In some exemplary embodiments, when there are n pieces of test parameter data but there are no n pieces of feature parameter data corresponding to the n pieces of test parameter data, we need to perform interpolation processing only on the feature parameter data, for example, at this time, there may be n pieces of test parameter data and n1 pieces of feature parameter data, and the n1 pieces of test parameter data and the n1 pieces of feature parameter data satisfy that a distance between a first position coordinate in the i "th piece of feature parameter data and one second position coordinate in the test parameter data is within a preset distance range, where n1< n; or, at this time, there may be n pieces of test parameter data and n pieces of feature parameter data, but only n1 pieces of test parameter data and n1 pieces of feature parameter data satisfy that the distance between the first position coordinate in the i "th piece of feature parameter data and one second position coordinate in the test parameter data is within the preset distance range, in which case, then, the feature parameter data is subjected to interpolation processing according to the (n-n 1) pieces of test parameter data, that is, the number of feature parameter data to be interpolated is (n-n 1), and the first position coordinate in the interpolated feature parameter data is the second position coordinate in the (n-n 1) pieces of test parameter data.

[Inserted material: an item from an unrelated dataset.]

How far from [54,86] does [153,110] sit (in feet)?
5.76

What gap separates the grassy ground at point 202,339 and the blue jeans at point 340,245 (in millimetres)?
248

When there are n pieces of test parameter data and there are 0 pieces of feature parameter data corresponding to the n pieces of test parameter data (i.e., there are no feature parameter data corresponding to any one piece of test parameter data), we can also perform interpolation processing on the feature parameter data according to the n pieces of test parameter data, where the number of feature parameter data to be interpolated is n.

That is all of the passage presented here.